Tak hanya di lapangan, pelatihan juga menyentuh aspek manajemen administrasi koperasi.
“Awalnya pembukuan kami sederhana, cuma catatan biasa. Setelah pembinaan, kami jadi tahu cara bikin buku tamu, buku produksi, buku keanggotaan — semua tertata. Sekarang kalau audit datang, tinggal buka, semuanya jelas,” ujar wajah Hendra nampak bangga.
Menjaga Lingkungan di Tengah Sawit Tua
Saat menelusuri lahan, tampak jelas bahwa sebagian besar pohon sawit di kebun KPKS Kesepakatan sudah berumur hampir 40 tahun. Meski sudah tua, kebun itu tetap terawat. Di sela-sela batang yang menjulang, kadang terdengar suara kera melompat dari satu pelepah ke pelepah lain.
“Kalau hewan liar di sini cuma kera sama monyet. Itu pun sering jadi hama juga, karena suka merusak buah sawit yang mau panen,” Hendra tertawa. “Tapi ya tetap kita lindungi, nggak pernah diburu,” dia memastikan.
Lebih jauh Hendra menyebut, kawasan kebun mereka memang tidak memiliki area lindung khusus, namun kesadaran lingkungan tetap dijaga. Tak ada aktivitas penebangan liar atau perburuan satwa. Burung-burung kecil masih beterbangan bebas di antara pohon, menjadi saksi perjalanan panjang petani menuju sawit berkelanjutan.
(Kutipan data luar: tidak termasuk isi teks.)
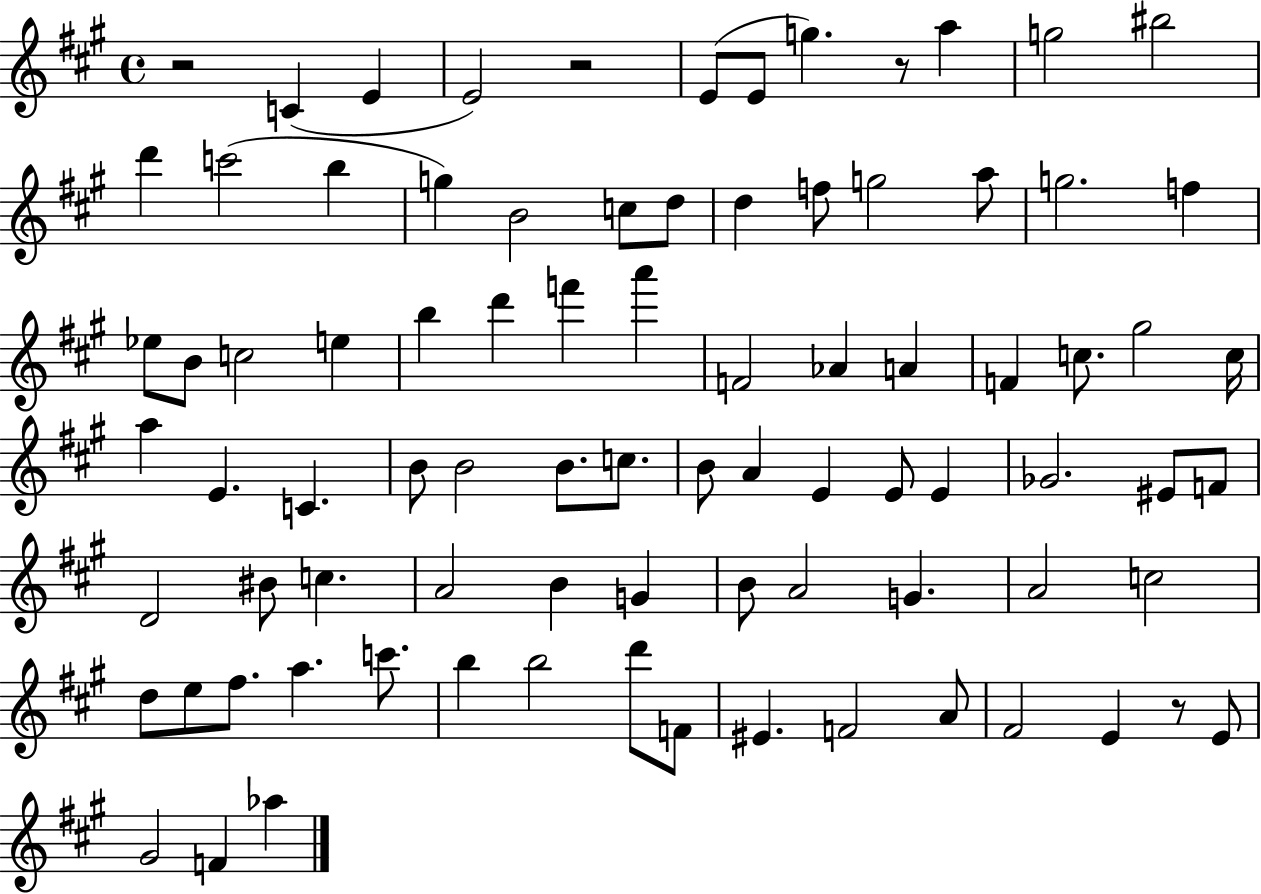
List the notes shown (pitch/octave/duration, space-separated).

R/h C4/q E4/q E4/h R/h E4/e E4/e G5/q. R/e A5/q G5/h BIS5/h D6/q C6/h B5/q G5/q B4/h C5/e D5/e D5/q F5/e G5/h A5/e G5/h. F5/q Eb5/e B4/e C5/h E5/q B5/q D6/q F6/q A6/q F4/h Ab4/q A4/q F4/q C5/e. G#5/h C5/s A5/q E4/q. C4/q. B4/e B4/h B4/e. C5/e. B4/e A4/q E4/q E4/e E4/q Gb4/h. EIS4/e F4/e D4/h BIS4/e C5/q. A4/h B4/q G4/q B4/e A4/h G4/q. A4/h C5/h D5/e E5/e F#5/e. A5/q. C6/e. B5/q B5/h D6/e F4/e EIS4/q. F4/h A4/e F#4/h E4/q R/e E4/e G#4/h F4/q Ab5/q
Sawit Membuka Jalan Kehidupan
Ketika ditanya tentang perubahan hidup sejak berkebun sawit, mata Hendra tampak berbinar. “Kalau diingat dulu sebelum ada sawit, jalan ke kampung ini susah sekali,” katanya. “Kami harus jalan kaki jauh, naik turun jurang hanya untuk belanja kebutuhan sehari-hari. Sekarang sudah ada jalan bagus. Itu semua karena sawit,” terangnya.
Bagi warga Goting Sidodadi, sawit bukan hanya sumber penghasilan, tapi juga pintu menuju pembangunan desa. Jalan terbuka, akses pendidikan lebih mudah, dan ekonomi perlahan menggeliat. Kini koperasi mereka menjadi tumpuan lebih dari seratus keluarga di sekitarnya.
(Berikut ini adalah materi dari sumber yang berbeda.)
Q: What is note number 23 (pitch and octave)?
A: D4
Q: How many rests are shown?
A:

“Yang penting, kami ingin sawit ini berkelanjutan. Jadi bukan cuma panen, tapi juga menjaga lingkungan, mencatat produksi, dan patuh aturan,” ucap Hendra mantap.
ISPO Sebagai Cermin Kemandirian Petani
Sejak mendapatkan sertifikat ISPO tahun 2019, KPKS Kesepakatan berkomitmen untuk terus melanjutkan standar tersebut meski kebun sudah tua.
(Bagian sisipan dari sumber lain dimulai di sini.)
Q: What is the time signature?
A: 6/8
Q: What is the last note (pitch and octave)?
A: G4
“Kita sudah sepakat, ISPO tetap lanjut. Kalau nanti kebun diremajakan, ISPO-nya kita pending dulu. Setelah menghasilkan, baru audit lagi. Jadi tidak putus,” jelas Hendra.
Sertifikat ini, katanya, bukan hanya dokumen formal, tapi bukti bahwa petani kecil pun bisa taat terhadap regulasi nasional dan memiliki kesadaran terhadap praktik berkelanjutan.
“Banyak yang bilang, ISPO itu ribet. Tapi sebenarnya kalau niat dan disiplin, bisa kok,” ujarnya. “Kita ini jauh dari kota, tapi mau ikut aturan negara. Itu kebanggaan kami.”
Menjadi Teladan dari Desa
Kini, di tengah luasnya hamparan sawit tua di Asahan, KPKS Kesepakatan berdiri sebagai contoh nyata bahwa petani kecil bisa mandiri dan profesional. Mereka tak sekadar menanam dan memanen, tapi juga belajar, mencatat, menjaga, dan membangun.
Bagi Hendra dan kawan-kawannya, ISPO bukan akhir, melainkan awal dari perjalanan baru menuju masa depan sawit yang lestari.
“Kami ingin anak-anak kami nanti bisa bangga. Bahwa di kampung kecil seperti Goting Sidodadi, petani sawit juga bisa menjaga bumi dan patuh pada aturan,” tutupnya sambil memandang hamparan sawit yang mulai meremang diterpa cahaya senja.